** Begin **

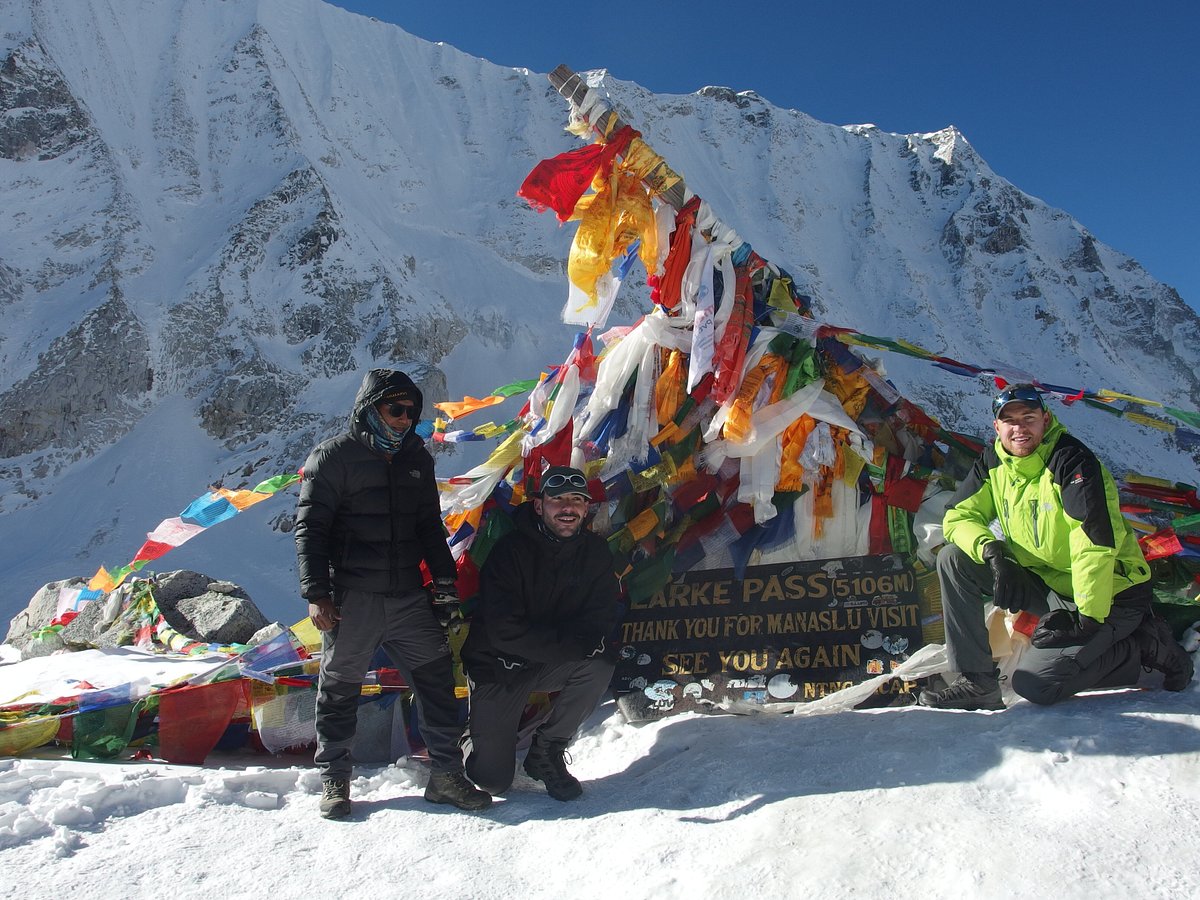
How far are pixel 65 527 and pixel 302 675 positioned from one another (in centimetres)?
2743

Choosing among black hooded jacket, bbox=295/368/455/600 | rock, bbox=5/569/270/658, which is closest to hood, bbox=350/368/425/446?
black hooded jacket, bbox=295/368/455/600

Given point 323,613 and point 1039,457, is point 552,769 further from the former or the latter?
point 1039,457

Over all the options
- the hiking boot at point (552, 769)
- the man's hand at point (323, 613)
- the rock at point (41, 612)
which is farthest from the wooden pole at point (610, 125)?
the rock at point (41, 612)

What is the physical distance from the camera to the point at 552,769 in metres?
3.07

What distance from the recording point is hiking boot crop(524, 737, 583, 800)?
2990 millimetres

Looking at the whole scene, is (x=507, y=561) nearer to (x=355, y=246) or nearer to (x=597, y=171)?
(x=597, y=171)

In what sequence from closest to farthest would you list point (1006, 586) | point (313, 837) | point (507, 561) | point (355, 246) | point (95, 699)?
point (313, 837) < point (1006, 586) < point (507, 561) < point (95, 699) < point (355, 246)

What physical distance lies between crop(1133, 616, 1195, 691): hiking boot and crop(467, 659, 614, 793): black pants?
193cm

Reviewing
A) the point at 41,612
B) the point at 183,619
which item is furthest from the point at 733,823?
the point at 41,612

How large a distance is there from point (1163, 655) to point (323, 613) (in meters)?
3.01

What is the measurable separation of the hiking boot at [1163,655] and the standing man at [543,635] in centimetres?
192

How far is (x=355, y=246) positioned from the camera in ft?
138

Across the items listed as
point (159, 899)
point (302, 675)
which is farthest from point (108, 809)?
point (302, 675)

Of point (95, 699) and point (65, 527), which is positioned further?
point (65, 527)
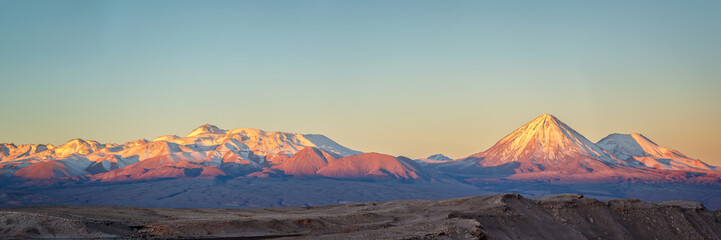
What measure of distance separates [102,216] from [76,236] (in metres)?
15.0

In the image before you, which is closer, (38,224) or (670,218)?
(38,224)

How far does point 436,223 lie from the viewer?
4831cm

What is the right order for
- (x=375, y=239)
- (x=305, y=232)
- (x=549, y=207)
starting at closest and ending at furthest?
1. (x=375, y=239)
2. (x=305, y=232)
3. (x=549, y=207)

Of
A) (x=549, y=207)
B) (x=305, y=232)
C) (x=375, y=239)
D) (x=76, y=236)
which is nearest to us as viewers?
(x=375, y=239)

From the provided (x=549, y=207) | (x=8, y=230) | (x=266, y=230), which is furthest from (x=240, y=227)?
(x=549, y=207)

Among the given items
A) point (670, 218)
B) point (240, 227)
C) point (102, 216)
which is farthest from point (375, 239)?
point (670, 218)

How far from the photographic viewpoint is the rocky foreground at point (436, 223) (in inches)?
1811

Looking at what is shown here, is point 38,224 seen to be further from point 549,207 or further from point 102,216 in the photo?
point 549,207

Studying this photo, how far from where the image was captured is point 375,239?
133 feet

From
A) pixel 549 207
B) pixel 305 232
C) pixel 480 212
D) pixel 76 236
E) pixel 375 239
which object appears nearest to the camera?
pixel 375 239

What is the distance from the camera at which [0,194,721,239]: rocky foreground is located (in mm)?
46000

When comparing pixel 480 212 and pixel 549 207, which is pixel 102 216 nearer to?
pixel 480 212

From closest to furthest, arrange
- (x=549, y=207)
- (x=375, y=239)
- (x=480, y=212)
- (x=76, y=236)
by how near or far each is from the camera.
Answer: (x=375, y=239), (x=76, y=236), (x=480, y=212), (x=549, y=207)

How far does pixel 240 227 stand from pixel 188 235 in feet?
13.6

** End **

WHAT YOU HAVE TO DO ▸ Quote word for word every line from the one containing "Among the given items" through the final line, both ends included.

TASK ANSWER ▸
Among the given items
A) point (670, 218)
B) point (240, 227)
C) point (102, 216)
which is farthest from point (375, 239)?
point (670, 218)

How far from the photographic viewpoint is the rocky foreground at point (436, 223) (in inches)?
1811

Looking at what is shown here, is point 38,224 seen to be further from point 549,207 or further from point 102,216 in the photo?
point 549,207

Studying this photo, how far from where the image was captured is point 375,239?
133 feet

From
A) pixel 549 207
B) pixel 305 232
C) pixel 480 212
D) pixel 76 236
E) pixel 375 239
which object appears nearest to the camera?
pixel 375 239

What is the distance from the camera at which [0,194,721,239]: rocky foreground is located (in mm)?
46000

When comparing pixel 480 212 and pixel 549 207, which is pixel 102 216 nearer to?
pixel 480 212

From closest to furthest, arrange
- (x=549, y=207)
- (x=375, y=239)
- (x=480, y=212)
- (x=76, y=236)
by how near or far each is from the camera.
Answer: (x=375, y=239), (x=76, y=236), (x=480, y=212), (x=549, y=207)

How far does pixel 240 227 stand from pixel 188 235 in feet?
13.6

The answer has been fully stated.